The major research focus of my lab is the structural biology and assembly of cytoplasmic dynein, a principal motor for minus end directed transport along microtubules. Cytoplasmic dynein is a large protein complex composed of two globular heads joined by flexible stalk domains to a common base. The head and stalk domains comprise the heavy chain motor subunits (~530 kDa) which contain the microtubule binding sites and the hydrolytic ATP-binding sites required for force production. The base of the motor complex contains two 74 kDa intermediate chains, four light intermediate chains (52-61 kDa), and several light chains (10-25 kDa). By comparison to the multiplicity of kinesin heavy chain genes, the diversity of cytoplasmic dynein heavy chains is quite limited. This has fostered the hypothesis that the multiple functions of dynein are mediated through variations in the composition, modification, and interactions of the intermediate, light intermediate and light chains. The heterogeneity of these accessory subunits within the base of the motor complex could enable coupling of the dynein motor to a wide variety of intracellular cargoes.
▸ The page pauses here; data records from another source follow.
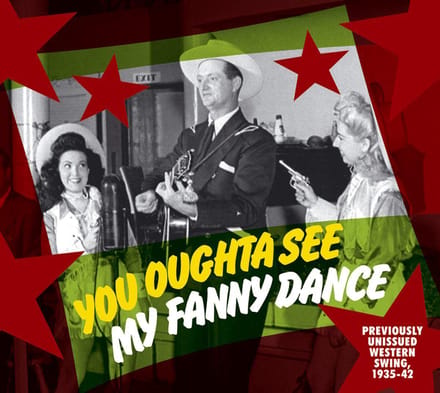 You Oughta See My Fanny Dance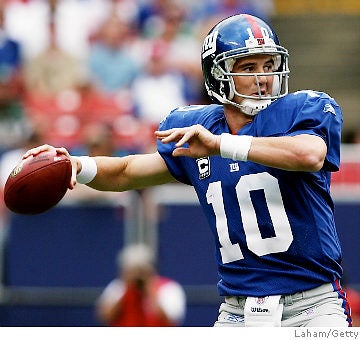 Can Eli Manning and the N.Y. Giants repeat? - NFL Live now available at Windows Phone Marketplace
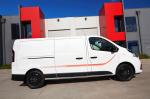 Renault Trafic Formula Edition 2019 года (AU)
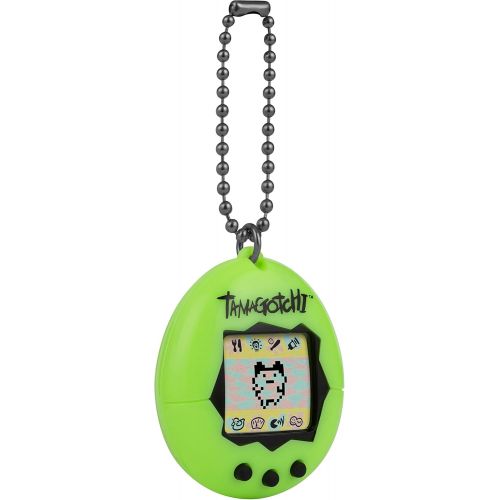  Tamagotchi Electronic Game, Black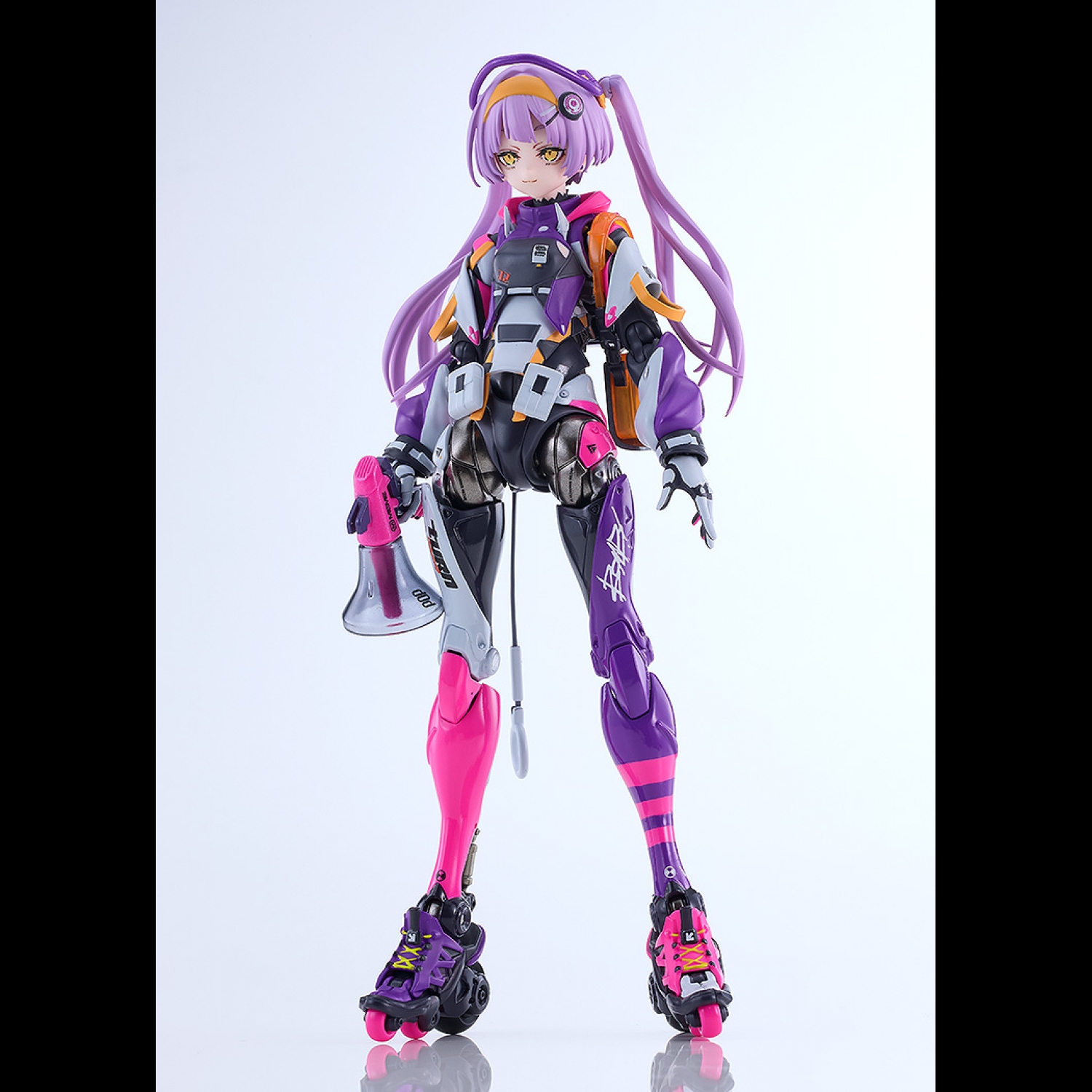 MOTORED CYBORG RUNNER SSX-155c "POP TRACKER"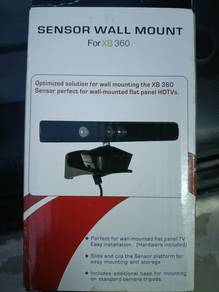XBox Sensor Wall Mount
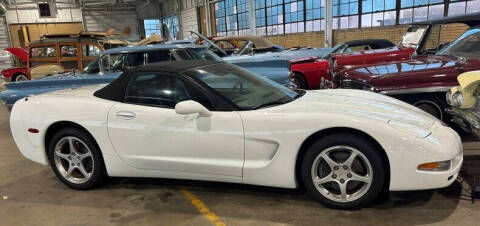 2000 Chevrolet Corvette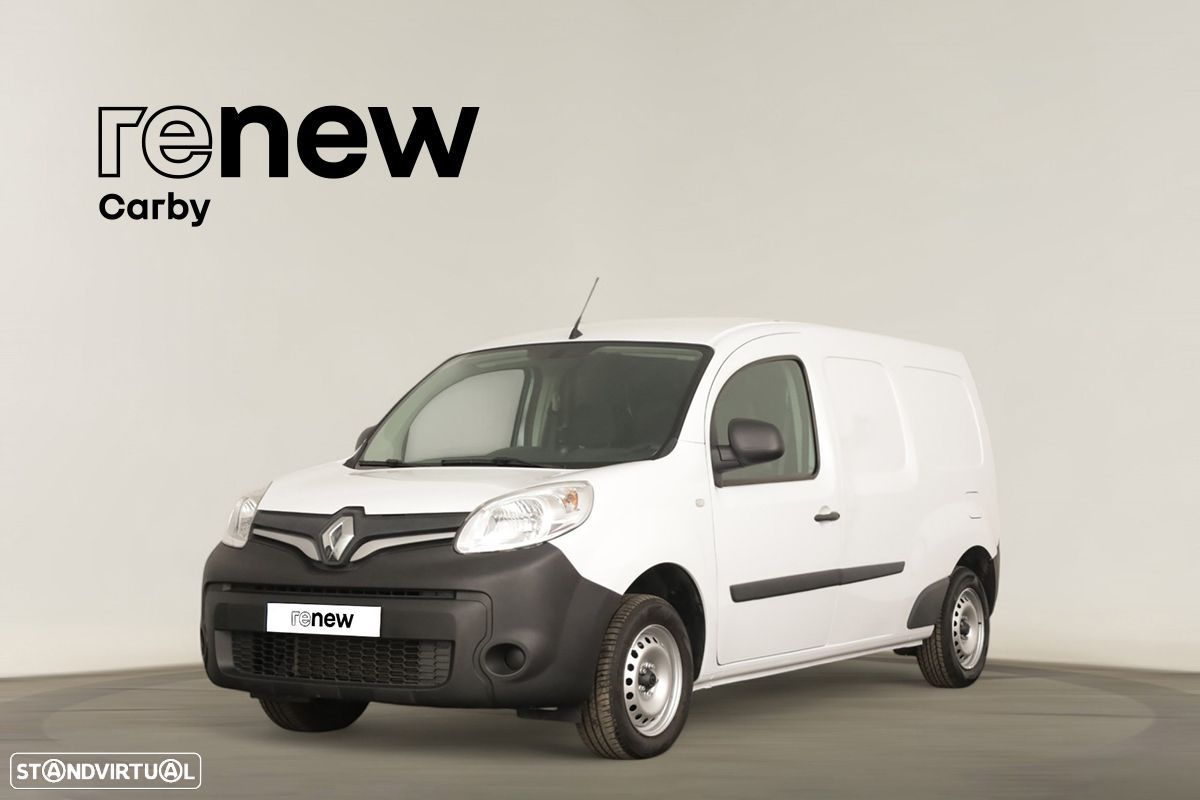 Renault kangoo 1.5 dci maxi business s/s - 1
To understand this system, we use a 'ground up' approach, whereby the structure and dynamics of the individual proteins are examined first, then the interactions between subunits and cargo are characterized. We employ a variety of techniques primarily heteronuclear NMR and mass spectrometry to determine the three-dimensional structure of individual subunits and their complexes. Electrospray mass spectrometry and MALDI can give valuable information about structure and protein interactions using hydrogen isotope exchange techniques, limited proteolysis and chemical cross-linking.

We hope that our work on dynein will lead to new methods for controlling certain diseases. The cancer drug Taxol, for example, is effective in preventing spindle formation in rapidly dividing cells; a complementary therapy would prevent transport of chromosomes by dynein along the spindle. Perhaps just as important, however, will be advances in our fundamental understanding of protein-protein interactions, molecular recognition, and the assembly of biologically important protein complexes.